(Listing from a data source)
::::::::

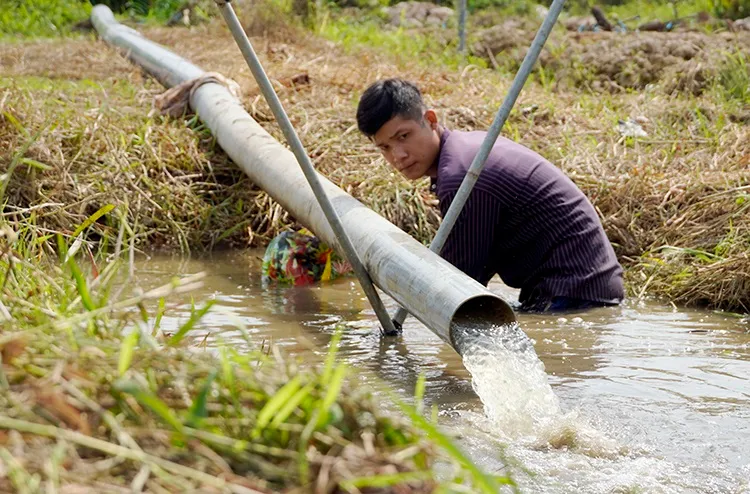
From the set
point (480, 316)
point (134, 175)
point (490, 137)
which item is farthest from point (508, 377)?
point (134, 175)

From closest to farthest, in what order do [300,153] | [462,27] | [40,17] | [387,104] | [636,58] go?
[300,153] < [387,104] < [636,58] < [462,27] < [40,17]

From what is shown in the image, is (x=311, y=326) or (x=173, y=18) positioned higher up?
(x=173, y=18)

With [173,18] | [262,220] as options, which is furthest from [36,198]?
[173,18]

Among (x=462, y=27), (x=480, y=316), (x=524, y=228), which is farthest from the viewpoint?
(x=462, y=27)

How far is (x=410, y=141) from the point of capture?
15.2ft

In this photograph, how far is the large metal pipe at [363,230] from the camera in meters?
3.59

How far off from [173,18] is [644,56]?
633 centimetres

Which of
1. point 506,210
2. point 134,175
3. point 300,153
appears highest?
point 300,153

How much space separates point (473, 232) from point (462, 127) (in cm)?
282

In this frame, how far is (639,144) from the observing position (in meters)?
7.09

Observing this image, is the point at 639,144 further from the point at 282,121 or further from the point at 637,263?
the point at 282,121

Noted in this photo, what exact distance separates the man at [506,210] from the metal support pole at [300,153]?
43 centimetres

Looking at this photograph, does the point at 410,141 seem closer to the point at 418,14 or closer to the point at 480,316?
the point at 480,316

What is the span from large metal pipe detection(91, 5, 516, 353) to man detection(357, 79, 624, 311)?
1.10ft
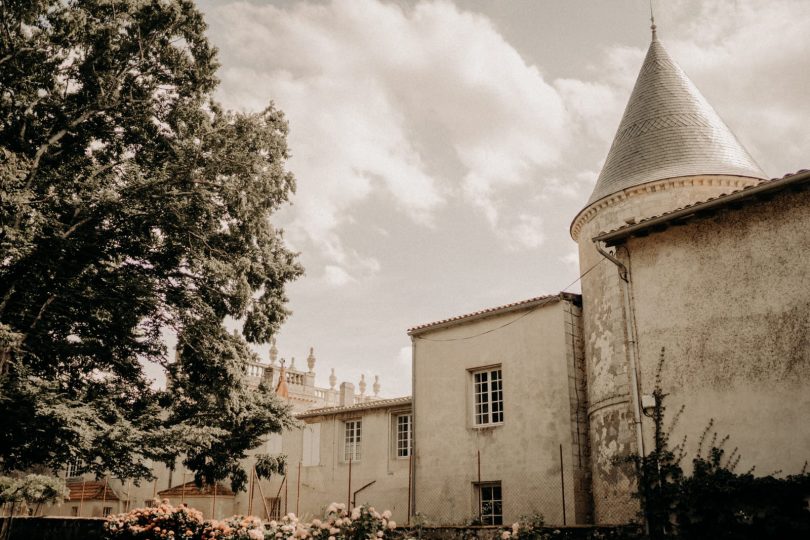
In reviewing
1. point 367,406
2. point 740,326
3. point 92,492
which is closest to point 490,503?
point 367,406

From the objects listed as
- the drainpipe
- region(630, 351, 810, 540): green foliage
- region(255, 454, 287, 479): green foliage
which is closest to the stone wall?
region(255, 454, 287, 479): green foliage

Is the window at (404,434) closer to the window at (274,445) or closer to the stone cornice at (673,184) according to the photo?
the window at (274,445)

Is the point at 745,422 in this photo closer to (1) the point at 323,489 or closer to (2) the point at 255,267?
(2) the point at 255,267

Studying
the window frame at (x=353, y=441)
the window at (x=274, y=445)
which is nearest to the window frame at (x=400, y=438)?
the window frame at (x=353, y=441)

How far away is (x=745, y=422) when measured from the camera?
11.4 meters

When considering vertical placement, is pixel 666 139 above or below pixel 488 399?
above

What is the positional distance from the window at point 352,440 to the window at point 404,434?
1694 millimetres

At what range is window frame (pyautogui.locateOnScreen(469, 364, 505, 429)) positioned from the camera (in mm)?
19375

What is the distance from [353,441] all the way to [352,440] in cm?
9

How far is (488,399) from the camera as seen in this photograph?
19.7m

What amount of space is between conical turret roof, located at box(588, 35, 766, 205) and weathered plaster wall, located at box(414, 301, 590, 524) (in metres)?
4.00

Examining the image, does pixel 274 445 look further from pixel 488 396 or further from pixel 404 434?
pixel 488 396

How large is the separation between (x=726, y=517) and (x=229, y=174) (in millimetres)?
13262

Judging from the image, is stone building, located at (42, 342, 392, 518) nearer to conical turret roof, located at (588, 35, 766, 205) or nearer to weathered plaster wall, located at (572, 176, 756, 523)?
weathered plaster wall, located at (572, 176, 756, 523)
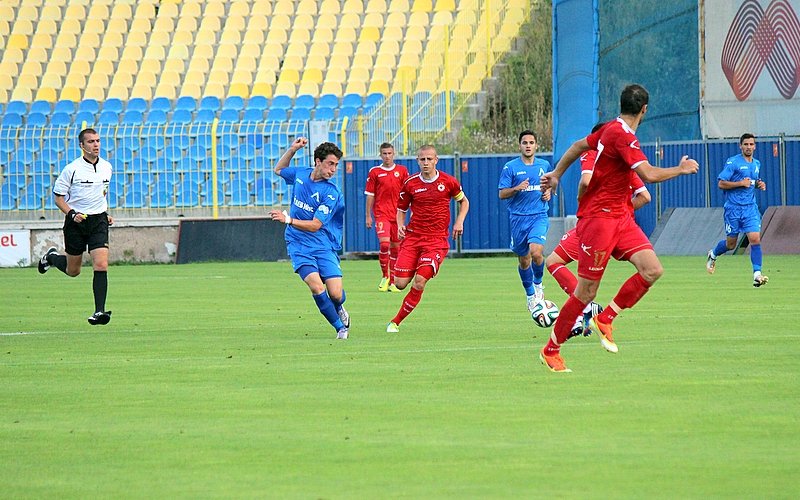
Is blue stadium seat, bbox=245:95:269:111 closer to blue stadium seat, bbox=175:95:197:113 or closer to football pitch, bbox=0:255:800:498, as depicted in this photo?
blue stadium seat, bbox=175:95:197:113

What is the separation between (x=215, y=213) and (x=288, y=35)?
9549mm

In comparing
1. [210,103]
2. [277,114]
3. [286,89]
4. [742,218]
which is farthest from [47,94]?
[742,218]

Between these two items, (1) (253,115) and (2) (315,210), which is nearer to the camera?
(2) (315,210)

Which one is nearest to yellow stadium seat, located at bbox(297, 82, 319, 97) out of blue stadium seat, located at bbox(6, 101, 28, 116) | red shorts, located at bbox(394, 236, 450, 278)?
blue stadium seat, located at bbox(6, 101, 28, 116)

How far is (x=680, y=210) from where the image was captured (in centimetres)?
3300

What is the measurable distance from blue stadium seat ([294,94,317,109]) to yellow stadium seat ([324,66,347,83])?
4.15 ft

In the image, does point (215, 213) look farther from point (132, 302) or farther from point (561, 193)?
point (132, 302)

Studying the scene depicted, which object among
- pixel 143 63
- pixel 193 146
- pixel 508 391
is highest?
pixel 143 63

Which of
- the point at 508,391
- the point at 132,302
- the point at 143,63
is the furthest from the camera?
the point at 143,63

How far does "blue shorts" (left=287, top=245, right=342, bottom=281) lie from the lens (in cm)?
1407

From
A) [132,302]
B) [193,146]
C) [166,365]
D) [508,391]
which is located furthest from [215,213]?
[508,391]

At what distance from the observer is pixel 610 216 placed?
1103 centimetres

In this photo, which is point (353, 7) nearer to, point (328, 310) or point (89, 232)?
point (89, 232)

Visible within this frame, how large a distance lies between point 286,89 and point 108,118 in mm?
4882
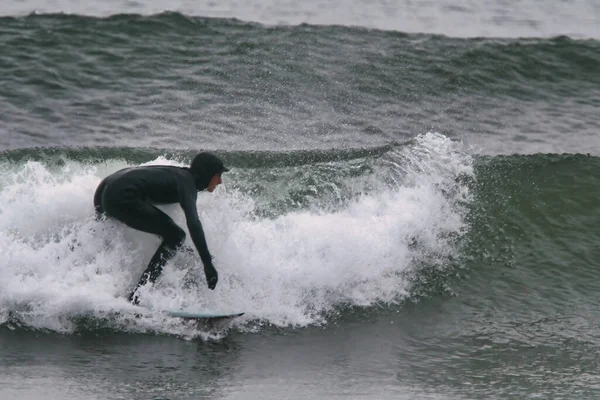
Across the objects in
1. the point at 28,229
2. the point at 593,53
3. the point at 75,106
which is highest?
the point at 593,53

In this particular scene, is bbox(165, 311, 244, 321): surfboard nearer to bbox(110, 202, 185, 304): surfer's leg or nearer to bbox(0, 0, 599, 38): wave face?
bbox(110, 202, 185, 304): surfer's leg

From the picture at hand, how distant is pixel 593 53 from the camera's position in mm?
16719

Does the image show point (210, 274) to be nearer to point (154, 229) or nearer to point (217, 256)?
point (154, 229)

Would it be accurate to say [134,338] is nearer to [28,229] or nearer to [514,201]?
[28,229]

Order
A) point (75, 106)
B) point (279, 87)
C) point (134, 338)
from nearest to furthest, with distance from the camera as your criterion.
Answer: point (134, 338) → point (75, 106) → point (279, 87)

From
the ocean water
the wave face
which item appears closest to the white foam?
the ocean water

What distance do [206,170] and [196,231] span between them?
1.66ft

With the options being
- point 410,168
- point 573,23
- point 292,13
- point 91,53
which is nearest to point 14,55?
point 91,53

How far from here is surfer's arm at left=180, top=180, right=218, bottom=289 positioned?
7172 millimetres

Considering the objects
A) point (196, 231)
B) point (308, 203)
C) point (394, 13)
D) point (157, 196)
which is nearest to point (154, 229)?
point (157, 196)

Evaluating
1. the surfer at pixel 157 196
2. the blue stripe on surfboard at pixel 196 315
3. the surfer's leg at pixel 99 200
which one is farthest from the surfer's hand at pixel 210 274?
the surfer's leg at pixel 99 200

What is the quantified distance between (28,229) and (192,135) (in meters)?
5.01

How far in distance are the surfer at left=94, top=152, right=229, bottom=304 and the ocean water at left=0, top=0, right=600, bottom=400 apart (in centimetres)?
33

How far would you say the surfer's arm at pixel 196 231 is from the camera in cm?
717
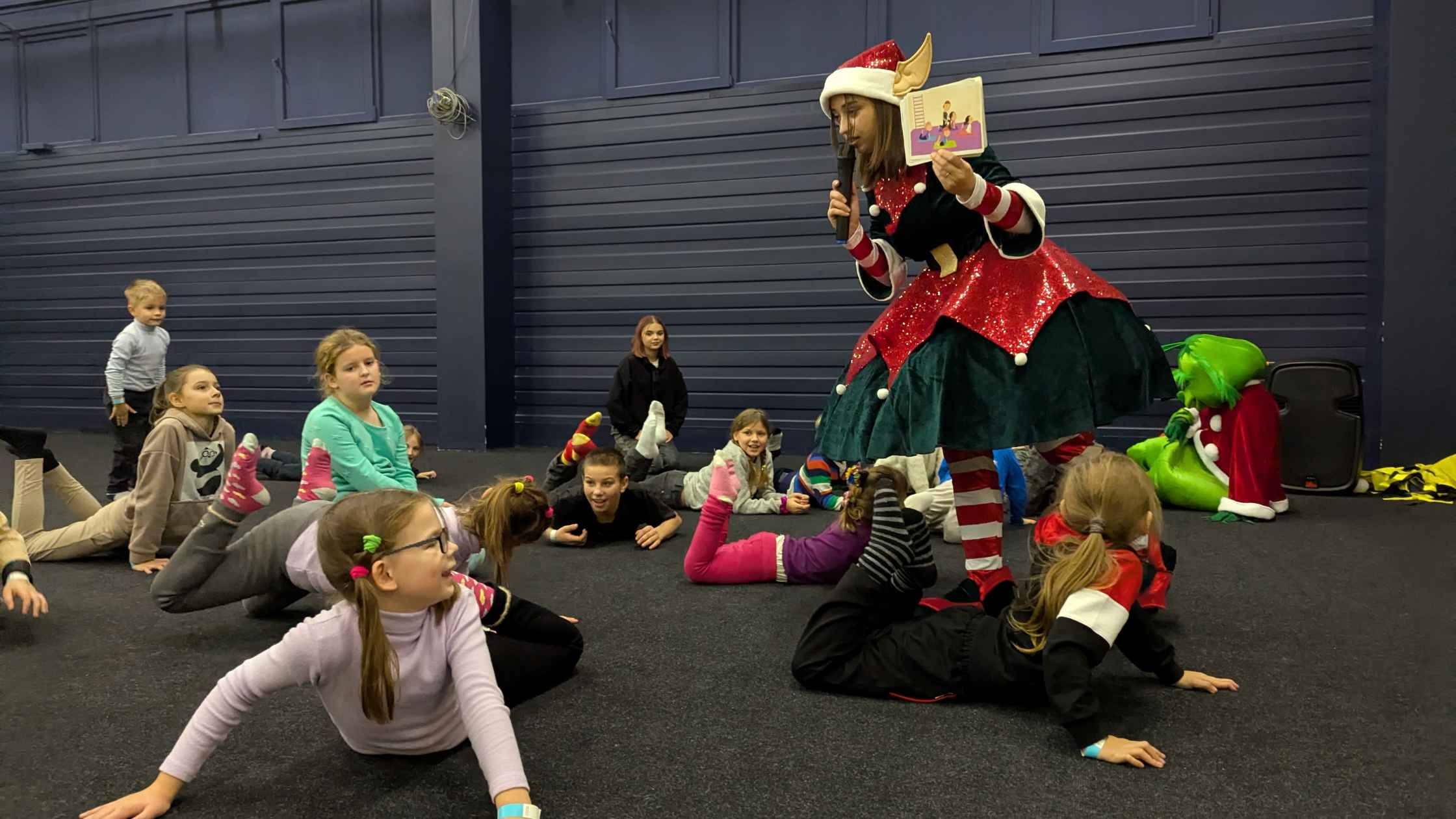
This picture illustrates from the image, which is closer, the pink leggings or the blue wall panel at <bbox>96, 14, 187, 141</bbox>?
the pink leggings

::::::::

→ What is needed
Copy the whole listing above word for word, leaving out the pictures.

→ Task answer
From the set
point (480, 316)
point (134, 175)
point (490, 137)
which item is farthest from point (508, 377)?
point (134, 175)

From closest to farthest, in what order do [300,153] | [462,27] | [40,17] | [387,104] | [636,58] go?
[300,153] < [387,104] < [636,58] < [462,27] < [40,17]

From what is shown in the image, is (x=311, y=326) or (x=173, y=18) positioned higher up?
(x=173, y=18)

With [173,18] | [262,220] as options, which is furthest from [36,198]?
[173,18]

Among (x=462, y=27), (x=480, y=316), (x=524, y=228), which is farthest from the viewpoint?
(x=462, y=27)

How far is (x=410, y=141) from the point of capture?
15.2ft

In this photograph, how far is the large metal pipe at [363,230] from the camera in meters?
3.59

How far off from [173,18] is [644,56]?
633 centimetres

Which of
1. point 506,210
2. point 134,175
3. point 300,153
appears highest?
point 300,153

How much space separates point (473, 232) from point (462, 127) (in cm)?
282

In this frame, how far is (639,144) from the observing position (in meters)?
7.09

Observing this image, is the point at 639,144 further from the point at 282,121 or further from the point at 637,263?
the point at 282,121

Noted in this photo, what exact distance separates the man at [506,210] from the metal support pole at [300,153]?
43 centimetres

Looking at this photograph, does the point at 410,141 seem closer to the point at 418,14 or closer to the point at 480,316?
the point at 480,316

What is the span from large metal pipe detection(91, 5, 516, 353) to man detection(357, 79, 624, 311)?
1.10ft
In reviewing
1. point 367,406
2. point 740,326
3. point 92,492
which is closest to point 490,503?
point 367,406

From the objects listed as
- the drainpipe
- region(630, 351, 810, 540): green foliage
- region(255, 454, 287, 479): green foliage
which is closest to the stone wall?
region(255, 454, 287, 479): green foliage

Is the window at (404,434) closer to the window at (274,445) or closer to the stone cornice at (673,184) according to the photo?
the window at (274,445)

Is the point at 745,422 in this photo closer to (1) the point at 323,489 or closer to (2) the point at 255,267?
(2) the point at 255,267

Studying
the window frame at (x=353, y=441)
the window at (x=274, y=445)
which is nearest to the window frame at (x=400, y=438)?
the window frame at (x=353, y=441)

How far away is (x=745, y=422) when measured from the camera?
11.4 meters

When considering vertical placement, is pixel 666 139 above or below pixel 488 399?
above

What is the positional distance from the window at point 352,440 to the window at point 404,434?
1694 millimetres

At what range is window frame (pyautogui.locateOnScreen(469, 364, 505, 429)) positioned from the camera (in mm)?
19375

What is the distance from [353,441] all the way to [352,440] in cm?
9

How far is (488,399) from the camera as seen in this photograph?
19.7m

What amount of space is between conical turret roof, located at box(588, 35, 766, 205) and weathered plaster wall, located at box(414, 301, 590, 524) (in metres)?
4.00

Examining the image, does pixel 274 445 look further from pixel 488 396 or further from pixel 404 434?
pixel 488 396

How large is the separation between (x=726, y=517) and (x=229, y=174) (in millimetres)?
13262

Judging from the image, is stone building, located at (42, 342, 392, 518) nearer to conical turret roof, located at (588, 35, 766, 205) or nearer to weathered plaster wall, located at (572, 176, 756, 523)?
weathered plaster wall, located at (572, 176, 756, 523)
Is blue stadium seat, bbox=245:95:269:111 closer to blue stadium seat, bbox=175:95:197:113 or closer to football pitch, bbox=0:255:800:498, as depicted in this photo?
blue stadium seat, bbox=175:95:197:113

What is the separation between (x=215, y=213) and (x=288, y=35)?
9549mm

In comparing
1. [210,103]
2. [277,114]
3. [286,89]
4. [742,218]
which is farthest from [47,94]?
[742,218]

Between these two items, (1) (253,115) and (2) (315,210), which is nearer to the camera?
(2) (315,210)

Which one is nearest to yellow stadium seat, located at bbox(297, 82, 319, 97) out of blue stadium seat, located at bbox(6, 101, 28, 116) | red shorts, located at bbox(394, 236, 450, 278)?
blue stadium seat, located at bbox(6, 101, 28, 116)

How far is (x=680, y=210) from where the image was captured (in centimetres)?
3300

What is the measurable distance from blue stadium seat ([294,94,317,109]) to yellow stadium seat ([324,66,347,83])?
4.15 ft

In the image, does point (215, 213) look farther from point (132, 302) or farther from point (561, 193)?
point (132, 302)

Studying the scene depicted, which object among
- pixel 143 63
- pixel 193 146
- pixel 508 391
is highest?
pixel 143 63

Which of
- the point at 508,391
- the point at 132,302
- the point at 143,63
is the furthest from the camera?
the point at 143,63

How far does "blue shorts" (left=287, top=245, right=342, bottom=281) lie from the lens (in cm)?
1407

From
A) [132,302]
B) [193,146]
C) [166,365]
D) [508,391]
which is located furthest from [215,213]?
[508,391]

At what distance from the observer is pixel 610 216 placed?
1103 centimetres

In this photo, which is point (353, 7) nearer to, point (328, 310) or point (89, 232)?
point (89, 232)

Visible within this frame, how large a distance lies between point 286,89 and point 108,118 in mm?
4882
Across the objects in
1. the point at 28,229
2. the point at 593,53
3. the point at 75,106
which is highest?
the point at 593,53

In this particular scene, is bbox(165, 311, 244, 321): surfboard nearer to bbox(110, 202, 185, 304): surfer's leg or nearer to bbox(0, 0, 599, 38): wave face?
bbox(110, 202, 185, 304): surfer's leg

From the picture at hand, how distant is pixel 593 53 from the camera's position in mm?
16719

Does the image show point (210, 274) to be nearer to point (154, 229) or nearer to point (217, 256)?
point (154, 229)

Would it be accurate to say [134,338] is nearer to [28,229] or nearer to [514,201]?
[28,229]

Order
A) point (75, 106)
B) point (279, 87)
C) point (134, 338)
from nearest to furthest, with distance from the camera as your criterion.
Answer: point (134, 338) → point (75, 106) → point (279, 87)

From
the ocean water
the wave face
which item appears closest to the white foam?
the ocean water

What distance do [206,170] and [196,231] span between them?
1.66ft

With the options being
- point 410,168
- point 573,23
- point 292,13
- point 91,53
which is nearest to point 14,55?
point 91,53

How far from here is surfer's arm at left=180, top=180, right=218, bottom=289 positioned?
7172 millimetres

Considering the objects
A) point (196, 231)
B) point (308, 203)
C) point (394, 13)
D) point (157, 196)
which is nearest to point (154, 229)?
point (157, 196)

Evaluating
1. the surfer at pixel 157 196
2. the blue stripe on surfboard at pixel 196 315
3. the surfer's leg at pixel 99 200
which one is farthest from the surfer's hand at pixel 210 274?
the surfer's leg at pixel 99 200

What is the quantified distance between (28,229) and (192,135) (in meters)?
5.01

How far in distance are the surfer at left=94, top=152, right=229, bottom=304 and the ocean water at left=0, top=0, right=600, bottom=400 apart (in centimetres)?
33

How far would you say the surfer's arm at pixel 196 231 is from the camera in cm?
717
This picture illustrates from the image, which is closer, the pink leggings or the blue wall panel at <bbox>96, 14, 187, 141</bbox>?
the pink leggings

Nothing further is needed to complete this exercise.